What the task asks -
Transcribe only the part of the listing below that begins at the line containing "Considering iceberg face, located" and runs to its final line, keeping both ends.

The records -
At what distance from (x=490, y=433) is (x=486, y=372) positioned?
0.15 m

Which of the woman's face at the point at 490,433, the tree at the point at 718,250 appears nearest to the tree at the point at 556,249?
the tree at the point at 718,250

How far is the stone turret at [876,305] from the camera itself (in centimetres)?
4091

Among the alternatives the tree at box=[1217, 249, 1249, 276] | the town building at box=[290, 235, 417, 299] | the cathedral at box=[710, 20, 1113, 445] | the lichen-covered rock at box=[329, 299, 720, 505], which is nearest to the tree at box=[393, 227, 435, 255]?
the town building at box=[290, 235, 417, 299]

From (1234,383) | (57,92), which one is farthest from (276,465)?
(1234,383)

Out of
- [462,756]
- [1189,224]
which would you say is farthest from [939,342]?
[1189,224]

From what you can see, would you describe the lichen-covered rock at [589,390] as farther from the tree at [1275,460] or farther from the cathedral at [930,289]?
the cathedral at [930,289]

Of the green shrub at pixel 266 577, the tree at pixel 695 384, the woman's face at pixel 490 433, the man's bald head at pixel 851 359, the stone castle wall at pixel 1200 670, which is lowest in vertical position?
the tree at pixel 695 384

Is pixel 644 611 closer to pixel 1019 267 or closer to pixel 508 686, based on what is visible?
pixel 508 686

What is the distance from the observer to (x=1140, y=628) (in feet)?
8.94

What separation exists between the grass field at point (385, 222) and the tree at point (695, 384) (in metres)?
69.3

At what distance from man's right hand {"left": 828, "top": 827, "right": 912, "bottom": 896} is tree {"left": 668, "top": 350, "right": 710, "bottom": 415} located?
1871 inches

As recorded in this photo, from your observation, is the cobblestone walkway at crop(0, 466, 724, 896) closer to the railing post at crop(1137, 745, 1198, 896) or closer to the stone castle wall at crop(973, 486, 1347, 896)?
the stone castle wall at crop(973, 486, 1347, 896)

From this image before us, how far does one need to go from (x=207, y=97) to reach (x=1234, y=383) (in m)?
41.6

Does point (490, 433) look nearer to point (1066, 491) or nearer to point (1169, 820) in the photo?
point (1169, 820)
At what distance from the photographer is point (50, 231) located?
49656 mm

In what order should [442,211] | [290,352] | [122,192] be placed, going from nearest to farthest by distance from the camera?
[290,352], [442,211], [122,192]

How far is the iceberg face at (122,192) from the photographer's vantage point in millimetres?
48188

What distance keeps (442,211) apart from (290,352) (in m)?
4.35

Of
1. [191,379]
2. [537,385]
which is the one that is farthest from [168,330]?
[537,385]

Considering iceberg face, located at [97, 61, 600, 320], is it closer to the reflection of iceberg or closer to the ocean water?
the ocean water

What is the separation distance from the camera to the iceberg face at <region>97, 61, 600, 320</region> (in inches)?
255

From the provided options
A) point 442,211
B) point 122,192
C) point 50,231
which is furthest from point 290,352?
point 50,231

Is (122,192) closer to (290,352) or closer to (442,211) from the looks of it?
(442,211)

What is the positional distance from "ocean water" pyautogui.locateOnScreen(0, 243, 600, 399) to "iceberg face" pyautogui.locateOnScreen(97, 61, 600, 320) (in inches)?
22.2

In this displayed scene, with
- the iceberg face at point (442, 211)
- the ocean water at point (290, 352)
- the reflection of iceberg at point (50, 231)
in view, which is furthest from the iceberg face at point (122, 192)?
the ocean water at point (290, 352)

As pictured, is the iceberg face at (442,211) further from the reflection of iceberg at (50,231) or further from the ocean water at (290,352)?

Result of the exercise -
Considering iceberg face, located at [97, 61, 600, 320], is it closer to the reflection of iceberg or closer to the ocean water?
the ocean water

What is the separation distance from the camera to the iceberg face at <region>97, 61, 600, 320</region> (in inches)?
255

From the provided options
A) point 442,211
B) point 122,192
C) point 50,231
which is furthest from point 290,352?
point 50,231

Is (122,192) closer to (290,352) or closer to (442,211) from the looks of it?
(442,211)

What is the positional distance from "ocean water" pyautogui.locateOnScreen(0, 243, 600, 399) to "iceberg face" pyautogui.locateOnScreen(97, 61, 600, 320) (in inches)?
22.2

In this displayed scene, with
- the iceberg face at point (442, 211)
- the ocean water at point (290, 352)
- the reflection of iceberg at point (50, 231)
in view, which is furthest from the iceberg face at point (122, 192)?
the ocean water at point (290, 352)

As pictured, is the iceberg face at (442,211) further from the reflection of iceberg at (50,231) or further from the ocean water at (290,352)?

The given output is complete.